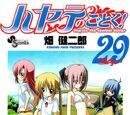 Hayate no Gotoku! Manga Volume 29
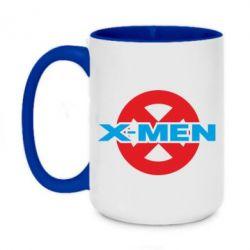 Кружка двоколірна 420ml X-men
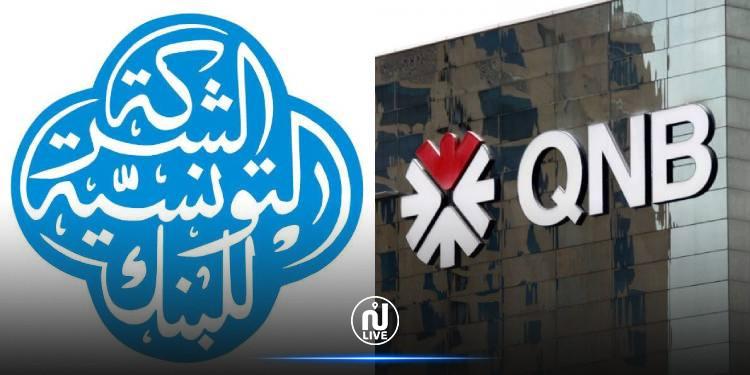 قطر تسعى لشراء ثلث رأس مال الشركة التونسية للبنك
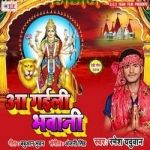 Aa Gaili Bhawani songs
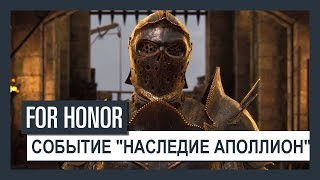 "For Honor - Трейлер события ""Наследие Аполлион"""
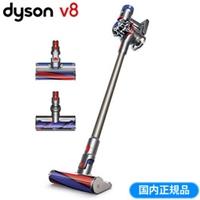 ダイソンV8コードレスクリーナー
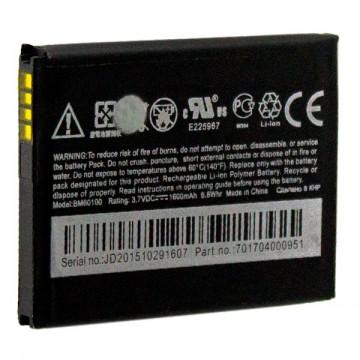 Аккумулятор HTC BO47100 1800 mAh Desire 600, One SV, C520e AAA класс тех.пакет в Одессе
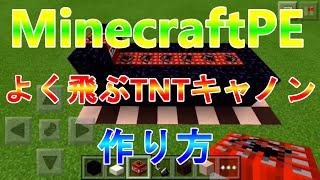 07043-minecraft_thumbnail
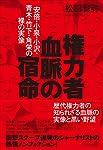 権力者 血脈の宿命 ―安倍・小泉・小沢・青木・竹下・角栄の裸の実像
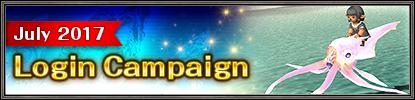 July 2017 Login Campaign
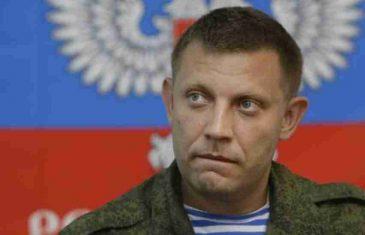 UZNEMIRUJUĆI VIDEO: Objavljen snimak pogibije Aleksandra Zaharčenka, osiguranje je krenulo u pregled prostorija, a onda…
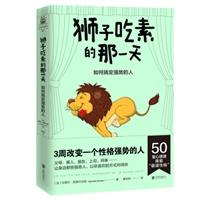 狮子吃素的那一天:如何搞定强势的人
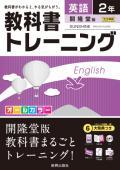 教科書トレーニング 開隆堂版 中学英語2年 (H28〜)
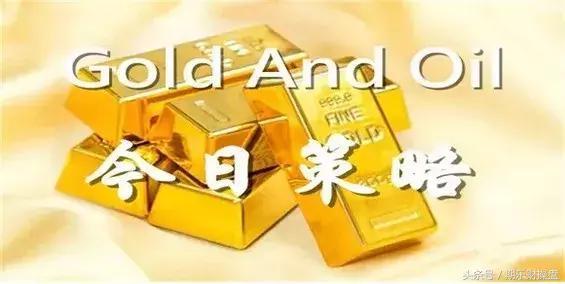 今日(12月14日)美原油黄金-恒指期货开户早评操作策略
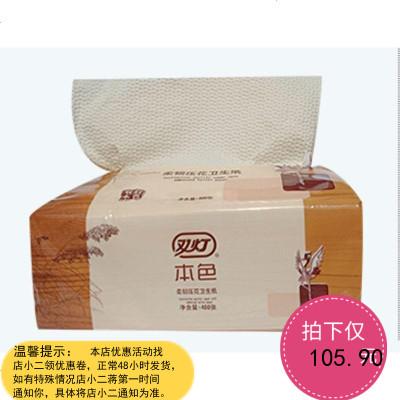 衛生紙廁紙本色平板紙超柔壓花400張20包草紙家用家庭裝實惠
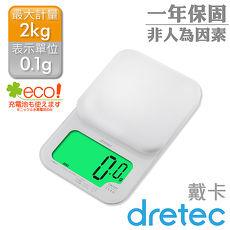【dretec】「戴卡」超大螢幕微量LED廚房料理電子秤(2kg)-白色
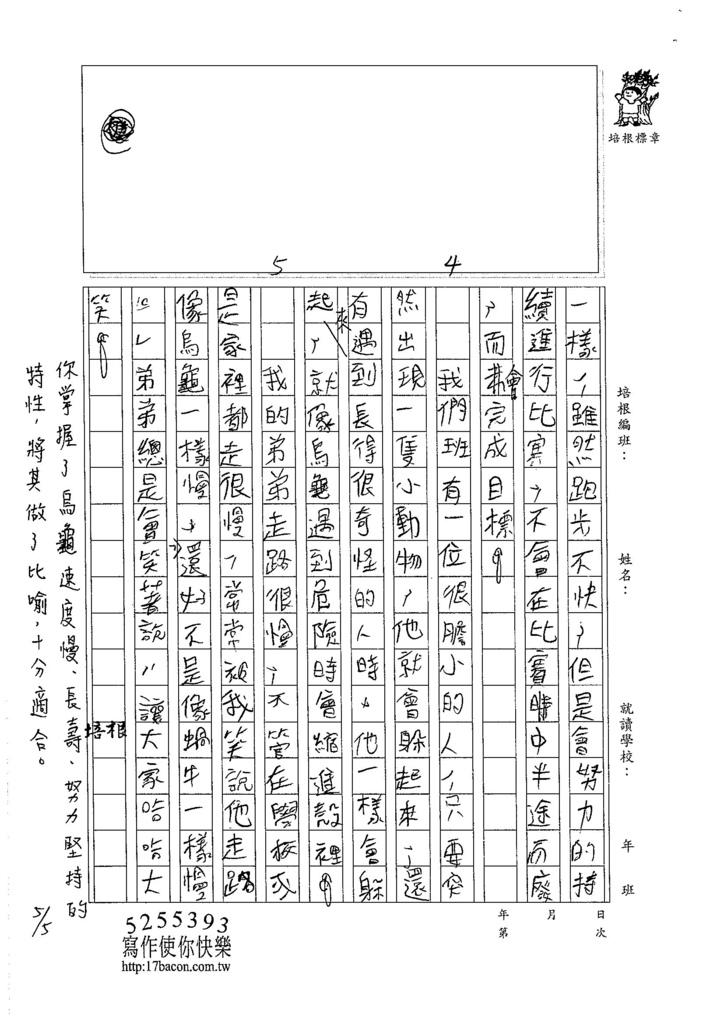 105W6406李叡旻 (2)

■ ■ ■ ■ ■

● **EXERCISE GOAL**: Output each record exactly as it appears, but not the pictures.

● **RESULT OF THE TASK**:
 Hayate no Gotoku! Manga Volume 29
 Кружка двоколірна 420ml X-men
 قطر تسعى لشراء ثلث رأس مال الشركة التونسية للبنك
 Aa Gaili Bhawani songs
 "For Honor - Трейлер события ""Наследие Аполлион"""
 ダイソンV8コードレスクリーナー
 Аккумулятор HTC BO47100 1800 mAh Desire 600, One SV, C520e AAA класс тех.пакет в Одессе
 07043-minecraft_thumbnail
 権力者 血脈の宿命 ―安倍・小泉・小沢・青木・竹下・角栄の裸の実像
 July 2017 Login Campaign
 UZNEMIRUJUĆI VIDEO: Objavljen snimak pogibije Aleksandra Zaharčenka, osiguranje je krenulo u pregled prostorija, a onda…
 狮子吃素的那一天:如何搞定强势的人
 教科書トレーニング 開隆堂版 中学英語2年 (H28〜)
 今日(12月14日)美原油黄金-恒指期货开户早评操作策略
 衛生紙廁紙本色平板紙超柔壓花400張20包草紙家用家庭裝實惠
【dretec】「戴卡」超大螢幕微量LED廚房料理電子秤(2kg)-白色
 105W6406李叡旻 (2)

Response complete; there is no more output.